北沢しげる「夜歩く死体」(1977年11月15日第1刷・1983年7月15日第14刷・1984年7月15日第16刷発行)

「十八世紀末期の英国、北イングランド地方。
 近付く人とて滅多にない森の奥にある、古びた館に、人形遣いの老人が一夜の宿を求めて訪ねてくる。
 その館には、フランケンシュタイン博士、助手のピーター、小間使いのアンナの三人が住んでいた。
 博士は、老人を追い返すように言うが、ピーターとアンナの口添えにより、老人は館で一夜を過ごすことになる。
 アンナは老人と意気投合し、彼女は胸の不安を老人に打ち明ける。
 それはフランケンシュタイン博士とピーターが決して内容を打ち明けない研究に関するものであった。

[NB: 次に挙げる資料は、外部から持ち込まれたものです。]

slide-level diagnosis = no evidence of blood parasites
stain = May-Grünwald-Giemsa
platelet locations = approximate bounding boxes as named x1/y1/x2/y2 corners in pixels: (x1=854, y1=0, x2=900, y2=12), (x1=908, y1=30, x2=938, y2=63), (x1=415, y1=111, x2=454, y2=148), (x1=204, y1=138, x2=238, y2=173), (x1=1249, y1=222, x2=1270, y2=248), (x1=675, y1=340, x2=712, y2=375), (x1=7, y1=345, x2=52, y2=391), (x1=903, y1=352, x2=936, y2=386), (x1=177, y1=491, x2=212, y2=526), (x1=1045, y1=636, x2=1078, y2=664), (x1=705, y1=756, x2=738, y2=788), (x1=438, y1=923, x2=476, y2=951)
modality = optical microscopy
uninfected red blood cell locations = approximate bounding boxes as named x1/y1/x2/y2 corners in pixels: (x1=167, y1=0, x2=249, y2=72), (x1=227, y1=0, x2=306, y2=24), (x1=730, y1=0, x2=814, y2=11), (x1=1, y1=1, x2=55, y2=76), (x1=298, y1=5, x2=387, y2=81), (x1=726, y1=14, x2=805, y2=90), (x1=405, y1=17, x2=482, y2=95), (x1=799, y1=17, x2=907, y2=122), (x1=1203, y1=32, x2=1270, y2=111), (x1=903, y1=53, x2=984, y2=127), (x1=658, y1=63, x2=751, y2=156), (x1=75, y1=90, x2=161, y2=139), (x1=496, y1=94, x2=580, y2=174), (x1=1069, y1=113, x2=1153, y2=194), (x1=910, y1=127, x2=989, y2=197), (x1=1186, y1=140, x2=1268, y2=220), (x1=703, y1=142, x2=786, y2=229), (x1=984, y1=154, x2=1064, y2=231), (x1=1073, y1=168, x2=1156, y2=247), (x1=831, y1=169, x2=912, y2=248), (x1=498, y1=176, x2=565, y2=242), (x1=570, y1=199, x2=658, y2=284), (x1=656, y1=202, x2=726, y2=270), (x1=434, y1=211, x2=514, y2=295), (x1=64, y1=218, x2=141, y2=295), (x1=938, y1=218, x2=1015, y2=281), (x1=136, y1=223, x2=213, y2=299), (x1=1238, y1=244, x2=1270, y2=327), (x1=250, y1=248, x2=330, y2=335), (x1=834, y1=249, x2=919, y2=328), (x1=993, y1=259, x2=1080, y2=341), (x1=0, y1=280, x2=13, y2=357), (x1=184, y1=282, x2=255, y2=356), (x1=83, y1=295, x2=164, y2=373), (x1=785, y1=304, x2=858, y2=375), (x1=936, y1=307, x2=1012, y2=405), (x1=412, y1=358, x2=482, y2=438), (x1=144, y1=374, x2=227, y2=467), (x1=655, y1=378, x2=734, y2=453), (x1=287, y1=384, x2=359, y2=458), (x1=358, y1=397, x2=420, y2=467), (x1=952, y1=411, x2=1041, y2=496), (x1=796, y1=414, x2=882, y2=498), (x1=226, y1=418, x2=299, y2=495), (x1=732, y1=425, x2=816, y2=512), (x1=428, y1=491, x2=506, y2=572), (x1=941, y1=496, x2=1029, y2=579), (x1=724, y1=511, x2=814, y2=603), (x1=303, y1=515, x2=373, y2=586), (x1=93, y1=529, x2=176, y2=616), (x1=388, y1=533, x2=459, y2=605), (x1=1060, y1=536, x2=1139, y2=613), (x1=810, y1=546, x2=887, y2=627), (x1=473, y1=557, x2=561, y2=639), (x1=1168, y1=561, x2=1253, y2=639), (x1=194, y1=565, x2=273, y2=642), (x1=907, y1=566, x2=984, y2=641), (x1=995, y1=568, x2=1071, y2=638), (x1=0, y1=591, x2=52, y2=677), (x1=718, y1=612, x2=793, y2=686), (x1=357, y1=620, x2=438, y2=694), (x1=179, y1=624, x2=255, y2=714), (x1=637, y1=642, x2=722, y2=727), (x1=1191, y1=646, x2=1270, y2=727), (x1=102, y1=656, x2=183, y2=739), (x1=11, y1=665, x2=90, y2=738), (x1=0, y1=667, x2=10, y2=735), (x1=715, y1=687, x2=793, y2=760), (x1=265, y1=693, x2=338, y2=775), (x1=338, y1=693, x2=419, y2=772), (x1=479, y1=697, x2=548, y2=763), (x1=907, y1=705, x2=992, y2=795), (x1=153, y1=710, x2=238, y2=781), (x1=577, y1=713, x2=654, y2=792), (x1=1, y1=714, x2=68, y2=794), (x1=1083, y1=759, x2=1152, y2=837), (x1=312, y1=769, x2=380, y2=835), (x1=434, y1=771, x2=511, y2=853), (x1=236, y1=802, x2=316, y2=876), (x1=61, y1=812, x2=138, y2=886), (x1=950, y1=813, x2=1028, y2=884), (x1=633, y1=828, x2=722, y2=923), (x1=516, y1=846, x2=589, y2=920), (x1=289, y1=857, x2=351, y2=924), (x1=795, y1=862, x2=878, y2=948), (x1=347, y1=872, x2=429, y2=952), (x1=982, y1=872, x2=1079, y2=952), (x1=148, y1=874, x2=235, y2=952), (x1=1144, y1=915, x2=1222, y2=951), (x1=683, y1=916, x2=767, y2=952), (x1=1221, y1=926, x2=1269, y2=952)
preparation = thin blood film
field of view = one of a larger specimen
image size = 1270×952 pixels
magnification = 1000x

 その夜、アンナは博士達の秘密を知ろうと、思い切って実験室のある地下室に忍んで行く。
 すると、そこには、頭に包帯を巻き、悪鬼のような形相をした大男がアンナに掴みかかって来る。
 その大男は、つい最近、事故死した見世物小屋の力自慢の男であった。
 そう、フランケンシュタイン博士は死体を蘇生させるための研究をしていたのである。(当然のことながら。)
 間一髪のところで、ピーターが駆けつけ、アンナは館を去る決意をする。
 しかし、そんな彼女にピーターは何もかける言葉がない。
 そんな時、村で先日、死んだ老人が墓場から蘇えり、人を襲う事件が発生。
 墓守達が博士のもとに死体を運んだり、埋め直したりしていたことがばれて、村人達が館に押し寄せてくる。
 暴徒と化した村人達からアンナを守ろうとして、老人は逆に殴り殺されてしまう。
 フランケンシュタイン博士は、蘇生した大男に老人の脳を移植することに決め、実験は成功。
 しかし、ピーターは、アンナの言葉により、良心を取り戻し、アンナと共に館を去ろうと決意する。
 だが、彼らの前には、フランケンシュタイン博士の悪辣な罠が待ち構えていた。
 そして、博士の最後の実験が始まる…」

 貸本マンガにて描かれた「悪魔が眠るとき」のセルフ・リメイクであります。
 そのためか、内容の完成度は高く、個人的にはかなり好きな作品です。
 見所は、フランケンシュタイン博士に拘束され、身もだえするアンナですかね。(そういうところしか見ていないのがバレバレ。)
 あと、チビっ子達を怖がらせようと、オリジナル・モンスターをたまに描いておりますが、味があっていいです。(p96のセイウチのような牙を下側から生やした、ハゲ男はかなり独特で、どう反応したらいいのかわかりません…。また、カバーの青色のうろこ男も見た目がやっぱりビミョ〜。カバー絵がもっとステキだったら、本作の評価も積極的になったかもしれないのですが…。)
 まあ、古典的な内容で、古臭いと感じる向きも多いと思いますが、良作だと私は思っています。